El antiguo novio de la protagonista (Alfredo Alonso) viene desde provincias a visitarla. Una imposibilidad sentimental le ha impedido volver a La Habana en todos estos años. Y si ahora lo hace es porque divisa la ciudad desde el otro lado de la bahía, porque no va a entrar en ella y su pacto sentimental sigue en pie (la película transcurre en esa imposibilidad: Casablanca y Regla, pueblos del otro lado de la bahía. O La Habana desde lejos, sin salir de La Habana, en fotografía de Raúl Rodríguez, edición de Miriam Talavera, dirección de arte de Pavel Giroud y música de Ulises Hernández.)

A ese exnovio lo acompaña su novia actual (Raquel Casado), empeñada en largarse al exilio. Y completa el cuarteto un fotógrafo (Mijail Mulkay) a quien debemos la obsesión por la mirada. Cuatro personajes reunidos en una casa frente al mar, a los que viene a sumarse, en busca de su hija, el hombre de negro.

La tensión entre esos cuatro jóvenes ha sido muy bien coreografiada (Abilio Estévez como asesor de dramaturgia). Mientras corre la película se adensa la espera de no sabemos qué. Pero el duelo que enfrenta a padre verdadero y padre falso, que enmarca toda la historia y hacia el que la tensión avanza, resulta fallido dramatúrgicamente.

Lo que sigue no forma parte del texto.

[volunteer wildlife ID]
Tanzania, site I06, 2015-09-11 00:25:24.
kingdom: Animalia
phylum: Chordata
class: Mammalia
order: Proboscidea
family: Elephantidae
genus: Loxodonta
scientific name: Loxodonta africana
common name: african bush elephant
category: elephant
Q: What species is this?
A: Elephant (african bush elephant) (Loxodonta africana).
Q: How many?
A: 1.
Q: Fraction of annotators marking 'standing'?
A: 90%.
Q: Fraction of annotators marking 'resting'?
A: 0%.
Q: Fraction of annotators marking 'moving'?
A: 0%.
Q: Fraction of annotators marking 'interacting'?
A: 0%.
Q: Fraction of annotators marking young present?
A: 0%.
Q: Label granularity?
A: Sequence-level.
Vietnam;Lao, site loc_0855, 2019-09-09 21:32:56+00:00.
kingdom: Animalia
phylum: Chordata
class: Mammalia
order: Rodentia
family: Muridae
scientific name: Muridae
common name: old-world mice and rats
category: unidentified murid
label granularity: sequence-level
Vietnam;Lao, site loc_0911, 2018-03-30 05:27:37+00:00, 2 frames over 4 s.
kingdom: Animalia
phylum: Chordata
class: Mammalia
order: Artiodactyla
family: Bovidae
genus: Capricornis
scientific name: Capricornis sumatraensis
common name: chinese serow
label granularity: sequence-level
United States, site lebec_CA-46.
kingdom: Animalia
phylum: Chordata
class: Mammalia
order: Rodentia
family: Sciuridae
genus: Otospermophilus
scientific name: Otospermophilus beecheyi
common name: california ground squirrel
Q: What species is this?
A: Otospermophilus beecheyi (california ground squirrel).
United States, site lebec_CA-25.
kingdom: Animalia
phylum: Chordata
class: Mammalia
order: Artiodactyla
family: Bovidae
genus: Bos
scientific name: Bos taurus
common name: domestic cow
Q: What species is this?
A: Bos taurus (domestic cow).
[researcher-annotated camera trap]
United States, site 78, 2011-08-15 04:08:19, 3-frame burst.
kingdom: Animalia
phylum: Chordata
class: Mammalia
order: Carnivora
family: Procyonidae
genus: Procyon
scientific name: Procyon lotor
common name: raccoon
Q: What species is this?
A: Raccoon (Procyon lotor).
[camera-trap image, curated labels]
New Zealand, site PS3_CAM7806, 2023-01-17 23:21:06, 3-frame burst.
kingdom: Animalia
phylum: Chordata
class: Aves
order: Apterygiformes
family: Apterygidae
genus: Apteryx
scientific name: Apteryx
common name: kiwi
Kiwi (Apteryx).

Porque el director de Miradas ha dotado a su protagonista de padre más inverosímil que ella. Vestido de traje negro, con maletín de piel, como salido de Men in Black, vuelve al país después de tantos años para aclarar un asunto de paternidad y tomar venganza. No tenemos, sin embargo, participación alguna en ese encarnizamiento. La tragedia, al sobrevenir, nos resulta bastante ajena.

Una escena sumamente retórica enfrenta a pescador y a hombre de negro, que avanzan uno hacia el otro hasta que el viejo tren de Hershey (estamos en Casablanca) los separa. El desenlace entre ellos será elusivo, sin embargo.

Sigfredo Ariel, guionista en tándem con el propio director, ha escrito diálogos fluyentes para una película de ambiente denso. Enrique Alvarez ha conseguido quitarse de encima el plomo de los diálogos de su primer largometraje (La ola). Y, si en alguna ocasión sobran parlamentos, no es a causa de la inoperancia de éstos, sino por exigencias "a la Antonioni" que hacemos a historias así: más silencio, la mayor cantidad de preguntas y la menor cantidad de respuestas.

En Antonionilandia, una Mónica Vitti no se vería obligada a responder por qué ha vuelto. "Por las naranjas", contesta la protagonista de Miradas mientras pela una de ellas. Y hacia el final del filme reconoce no saber qué razón la ha traído de vuelta. Enrique Álvarez ha ordenado una historia alrededor de los orígenes: paternidad y patria. Ha querido filmar un drama de la sangre.

Mientras Orlando Rojas se decidía por el cabaret en Las noches de Constantinopla, y Juan Carlos Cremata por el comic en Nada, él ha buscado en Miradas la tragedia. De los tres largometrajes que constituyen la producción anual de la industria cinematográfica cubana, este último es el que más directamente (aun cuando simbólico) se ocupa de nuestra realidad de hoy (Rojas, respecto a esto, resulta anacrónico. Cremata, banal.)

Difícilmente podría cerrarse Miradas con la pelea de dos viejos por un antiguo asunto. El director podría haber justificado mejor ese duelo, pero aún así resultaría colofón insuficiente. Porque algo más inquietante que unos navajazos ha sido cuestionado: qué hace esa mujer aquí de nuevo. Cualquier historia actual filmada en Cuba supone responder (aunque incompleta o brevemente) la pregunta de qué hacen sus personajes en este país todavía.

Con ciertas cautelas "a la Antonioni", o con las mismas prevenciones de ese personaje que mira la ciudad sin poder entrar en ella, Enrique Álvarez ha intentado encontrar respuesta a esto.